## Tasks for this exercise
a) Answer these questions about the post describing the worst first date:
(i) At which restaurant did the date take place?
(ii) What kind of space does the writer manage?
(iii) How long did the date talk while the writer said nothing?
b) Write the next part of the worst-first-date post, picking up right after its last sentence.

Welcome to Rockette.

Pop Culture. Intersectional Feminism. Sisters & Special Guests.

It Was the First of Times, It Was the Worst of Times

It Was the First of Times, It Was the Worst of Times

This post originally appeared on Girl's Gotta Eat, Lauren's chronicle of her dating adventures. 

I recently had the worst first date of my entire life. SETTLE IN, MA BABIES.

We met for dinner at a favorite spot of mine, Bernie’s Lunch and Supper Club (highly recommended in regards to food, design, and service). I got there early, and bonded with the waitress who was totally onto my strategy:

“Ohhhhhh, you arrived early to have a pre-date drink!”. Immediate kinship.

The specimen arrived, looking pretty handsome. Quickly, he mentioned that he’d had a long day at work.

“What exactly do you do?” I innocently inquired.

Within the next 30 seconds, it was determined that we both work in the environmental industry (I manage an environmentally-focused coworking space).

“Oh…I am so glad you told me this early on” he said, with an incredibly serious tone. “I can’t seriously date someone in the same field as me”.

“I totally understand dating boundaries”, I calmly empathized. “I’m also an actor and I have a very strict no-actors dating policy”.

“Well…this is awkward”, he muttered.

(Only because you’re making it awkward, I thought.)

“Shall we just call it, then?” I suggested, giving us both a quick and easy escape.

“No, there’s no reason we can’t still enjoy each other and have dinner!”, he proclaimed. Alright.

And then the man proceeded to talk my ear off for an ENTIRE. HOUR. STRAIGHT. I swear to you - I didn’t utter a SINGLE. WORD. Those of you who know me understand how deeply rare this really is.

Did he ask one thing about me? No. Did he ask what I’d like to order? No (that’s right – he ORDERED FOR ME. I was so disinterested by that point, I didn’t even have the energy to argue). Did he immediately order a third drink after they’d cleared our dinner plates? Yes. Instantaneously, I motioned “CHECK!” to our waitress, who could CLEARLY see the tragedy that was goin’ down.

## Information provided
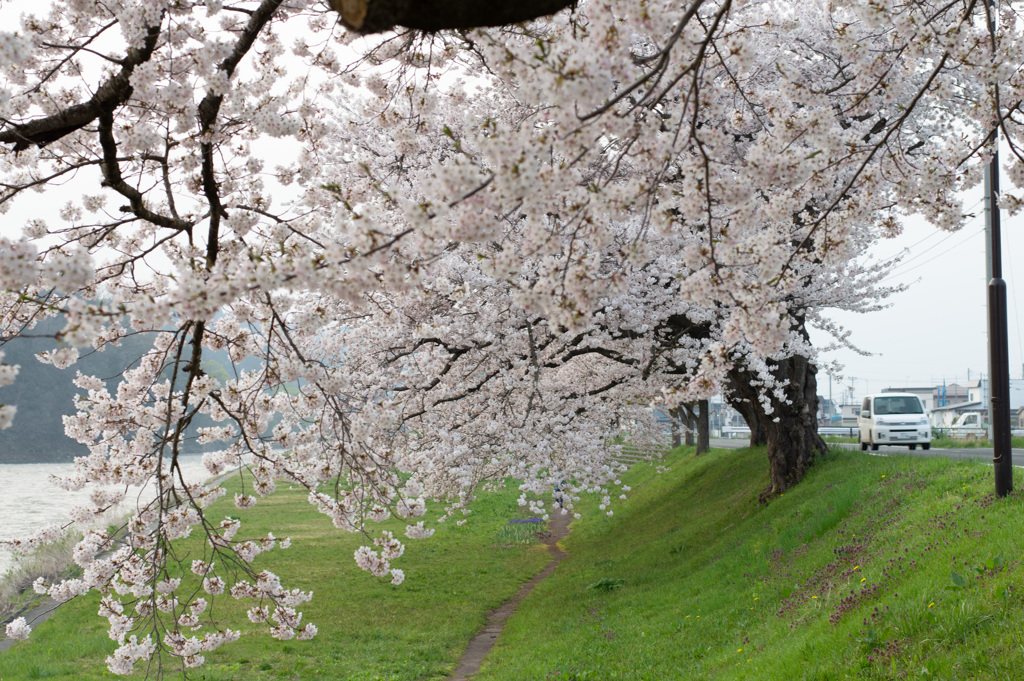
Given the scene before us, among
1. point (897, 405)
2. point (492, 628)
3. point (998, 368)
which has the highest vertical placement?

## Task results
a)
(i) Bernie's Lunch and Supper Club
(ii) An environmentally-focused coworking space
(iii) An entire hour straight

b)
Once the bill arrived, this guy really nailed it home.

“Please, let me treat,” (wasn’t going to argue you on that one, buddy), “I’m sorry that we can’t date, but it’s just my policy. Would you like to come back to my place though?”

…………............................

There’s only so much a girl can take. Luckily, I’d already ordered my Uber under the table the second the check had been set down.

“I’m not interested in that, and my Uber’s actually already here. Thank you so much for dinner,” I said as I got up from the table.

“Oh…I was planning on finishing my drink and watching the rest of the game.” (The Cubs game, which he’d spent at least 60% of the time watching, not making eye contact, while telling me his entire life story).

“Enjoy!” I sashayed out of the restaurant and into my Uber.

And then I got a little bit angry.

Wasting my time is at the TOP of my triggers list.

I deeply understand not wanting to date someone in the same industry as you. But I made it pretty clear to him that the focus of my management position is administrative/marketing in nature. Nevertheless, it still seemed to bother him, and I get that. We all have limits.

What I do struggle with, however, is someone who doesn’t understand how to have a 2-sided conversation. And what I don’t get is how someone would assume that their date - who hasn’t uttered an entire sentence in an hour - might like to go home with them. THE AUDACITY. Sounds like somebody just wanted to get laid with no strings attached.

What do we do when a first date goes south?

A lot of people might suggest you get up and leave. Say ‘thank you so much’, recognize that your time is precious, and walk out.

I respect that choice…but to me, it just doesn’t read as kind. Can you imagine how you’d feel if your date did that to you? The ultimate rejection! ‘I can’t fathom spending one more minute in your presence, and I must go’. That feels pretty extreme, and something I’d reserve for an offensive or inexcusable situation. However, to each their own.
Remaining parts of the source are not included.